Digital asset investment products have seen $185 million in inflows last week, marking the fourth consecutive week of positive investment trends and bringing year-to-date inflows past the $15 billion mark. Bitcoin ETFs have amassed a total of $58.5 billion in assets and have experienced remarkable growth. While Bitcoin ETFs have proven to be successful investments, there are concerns about the suitability of volatile digital assets for widespread adoption, particularly within the structure of ETFs. Some countries, including Singapore and China, have implemented restrictions or bans on investor access to cryptocurrencies, highlighting regulatory challenges faced by these investment vehicles. The positive momentum for cryptocurrency ETFs extends beyond Bitcoin, with the SEC signaling its willingness to allow ETFs for Ether, the second-largest cryptocurrency by market value.
The sustained net inflows into Bitcoin spot ETFs come as Bitcoin briefly surpassed the $70,000 mark on Monday, marking the first time in a week that it reached such heights. However, the price retraced to its familiar trading range, continuing its sideways movement. At the time of writing, Bitcoin was trading at around $69,000, reflecting a 2% increase over the past 24 hours. Ethereum’s ether remained relatively unchanged, hovering just below $3,800. Blockchain data indicates that long-term holders have started accumulating Bitcoin again for the first time since December 2023, and there has been a growing number of new accumulation addresses for both Bitcoin and Ethereum over the past month. This trend indicates increasing bullish sentiment among investors despite the price stability observed in recent times.
Analysts from Bitfinex suggest that the correction phase of Bitcoin since reaching its all-time high above $73,000 in March seems to be approaching its end. Long-term holders selling off their Bitcoin holdings was a significant factor in the correction from all-time highs, but data indicates that these holders have started accumulating Bitcoin again. There has also been a growing number of new accumulation addresses for both Bitcoin and Ethereum over the past month, indicating increasing bullish sentiment among investors. The analysis from Bitfinex refers to data from CryptoQuant to support these observations.
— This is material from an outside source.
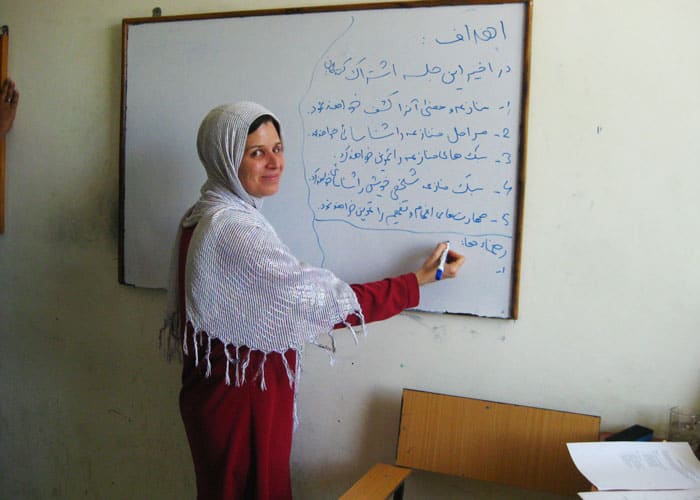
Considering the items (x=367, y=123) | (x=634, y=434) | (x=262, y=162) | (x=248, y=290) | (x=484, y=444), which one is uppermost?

Digital asset investment products saw $185 million in inflows last week, marking the fourth consecutive week of positive investment trends and continuing the upward momentum for Bitcoin ETFs, which have amassed a total of $58.5 billion in assets.
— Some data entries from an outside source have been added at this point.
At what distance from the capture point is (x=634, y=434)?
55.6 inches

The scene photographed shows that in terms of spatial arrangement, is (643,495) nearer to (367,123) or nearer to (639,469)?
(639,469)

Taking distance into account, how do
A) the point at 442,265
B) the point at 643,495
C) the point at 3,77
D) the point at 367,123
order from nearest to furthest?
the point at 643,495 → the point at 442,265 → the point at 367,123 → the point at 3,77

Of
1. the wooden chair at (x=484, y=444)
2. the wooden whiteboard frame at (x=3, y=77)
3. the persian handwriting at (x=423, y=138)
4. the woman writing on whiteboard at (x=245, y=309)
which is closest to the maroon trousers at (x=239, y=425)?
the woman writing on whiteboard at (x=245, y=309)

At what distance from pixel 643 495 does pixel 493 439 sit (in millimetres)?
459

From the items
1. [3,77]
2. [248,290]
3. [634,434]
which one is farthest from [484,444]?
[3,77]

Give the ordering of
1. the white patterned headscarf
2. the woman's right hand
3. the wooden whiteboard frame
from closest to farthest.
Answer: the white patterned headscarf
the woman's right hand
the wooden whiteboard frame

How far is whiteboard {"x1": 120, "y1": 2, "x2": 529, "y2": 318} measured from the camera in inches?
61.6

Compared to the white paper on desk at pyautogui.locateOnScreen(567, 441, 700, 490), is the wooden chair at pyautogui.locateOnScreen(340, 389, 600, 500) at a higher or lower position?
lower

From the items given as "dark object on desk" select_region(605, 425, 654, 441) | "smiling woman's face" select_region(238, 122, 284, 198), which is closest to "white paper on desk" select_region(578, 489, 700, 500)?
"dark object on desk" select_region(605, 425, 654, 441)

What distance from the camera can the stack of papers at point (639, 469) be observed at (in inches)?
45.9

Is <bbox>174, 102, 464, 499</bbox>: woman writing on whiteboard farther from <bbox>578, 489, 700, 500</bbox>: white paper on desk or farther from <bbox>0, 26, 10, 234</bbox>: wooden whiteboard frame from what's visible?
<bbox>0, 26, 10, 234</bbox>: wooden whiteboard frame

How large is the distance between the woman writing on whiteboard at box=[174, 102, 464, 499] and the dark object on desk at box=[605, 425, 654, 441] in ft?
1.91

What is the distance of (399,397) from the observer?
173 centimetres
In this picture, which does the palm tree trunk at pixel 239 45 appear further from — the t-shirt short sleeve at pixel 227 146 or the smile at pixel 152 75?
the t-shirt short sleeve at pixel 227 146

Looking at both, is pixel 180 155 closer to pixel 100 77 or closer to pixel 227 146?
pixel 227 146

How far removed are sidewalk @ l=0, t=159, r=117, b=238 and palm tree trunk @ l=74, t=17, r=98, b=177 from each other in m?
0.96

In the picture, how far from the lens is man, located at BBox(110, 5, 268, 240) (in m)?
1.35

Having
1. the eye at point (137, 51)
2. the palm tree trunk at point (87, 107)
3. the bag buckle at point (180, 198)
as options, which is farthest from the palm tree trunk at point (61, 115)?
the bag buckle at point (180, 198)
Despite the success of Bitcoin ETFs, critics raise concerns about the suitability of volatile digital assets for widespread adoption, even within the structure of ETFs. Some countries, including Singapore and China, have implemented restrictions or outright bans on investor access to cryptocurrencies, highlighting the regulatory challenges faced by these investment vehicles. The positive momentum for cryptocurrency ETFs extends beyond Bitcoin, with the SEC signaling its willingness to allow ETFs for Ether, the second-largest cryptocurrency by market value. On May 23, the SEC officially approved 19b-4 applications from various issuers for issuing spot Ether ETFs. Analysis firm Kaiko has suggested that Grayscale’s forthcoming spot Ethereum ETF may face significant outflows, potentially averaging around $110 million per day. Overall, the cryptocurrency market continues to show signs of growth and increasing investor interest, despite regulatory challenges and concerns about volatility.